__Exercise__. Extract every line below that contains the word "Within", and copy each one in full. Only matches with the same capitalization count.

__Data for this exercise__.
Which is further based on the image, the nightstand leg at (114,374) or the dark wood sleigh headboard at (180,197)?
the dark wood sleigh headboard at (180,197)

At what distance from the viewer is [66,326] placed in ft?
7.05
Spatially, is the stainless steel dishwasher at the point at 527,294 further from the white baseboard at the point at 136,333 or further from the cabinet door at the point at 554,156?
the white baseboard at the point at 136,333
---
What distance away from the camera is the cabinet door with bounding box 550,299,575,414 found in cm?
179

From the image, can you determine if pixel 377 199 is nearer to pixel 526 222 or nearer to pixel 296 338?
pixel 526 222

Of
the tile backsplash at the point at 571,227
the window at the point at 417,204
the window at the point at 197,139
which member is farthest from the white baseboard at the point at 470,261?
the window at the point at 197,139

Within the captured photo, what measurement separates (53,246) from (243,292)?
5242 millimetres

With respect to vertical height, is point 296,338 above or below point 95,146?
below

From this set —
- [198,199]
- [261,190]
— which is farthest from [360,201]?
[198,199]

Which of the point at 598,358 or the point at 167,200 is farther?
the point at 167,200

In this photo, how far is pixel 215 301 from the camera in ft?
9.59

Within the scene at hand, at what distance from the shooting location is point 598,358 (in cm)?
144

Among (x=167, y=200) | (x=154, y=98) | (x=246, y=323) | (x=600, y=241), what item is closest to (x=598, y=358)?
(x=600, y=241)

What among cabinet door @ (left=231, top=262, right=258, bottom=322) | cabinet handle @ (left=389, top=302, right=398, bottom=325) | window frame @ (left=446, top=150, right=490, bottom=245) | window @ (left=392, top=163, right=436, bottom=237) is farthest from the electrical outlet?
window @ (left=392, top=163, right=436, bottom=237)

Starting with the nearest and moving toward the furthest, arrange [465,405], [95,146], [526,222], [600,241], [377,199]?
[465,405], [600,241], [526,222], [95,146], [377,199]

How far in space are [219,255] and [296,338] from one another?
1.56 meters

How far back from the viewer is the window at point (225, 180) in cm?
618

__Problem solution__.
Within the captured photo, what measurement separates (53,246) from (243,292)?
Within the scene at hand, at what distance from the shooting location is point 598,358 (in cm)?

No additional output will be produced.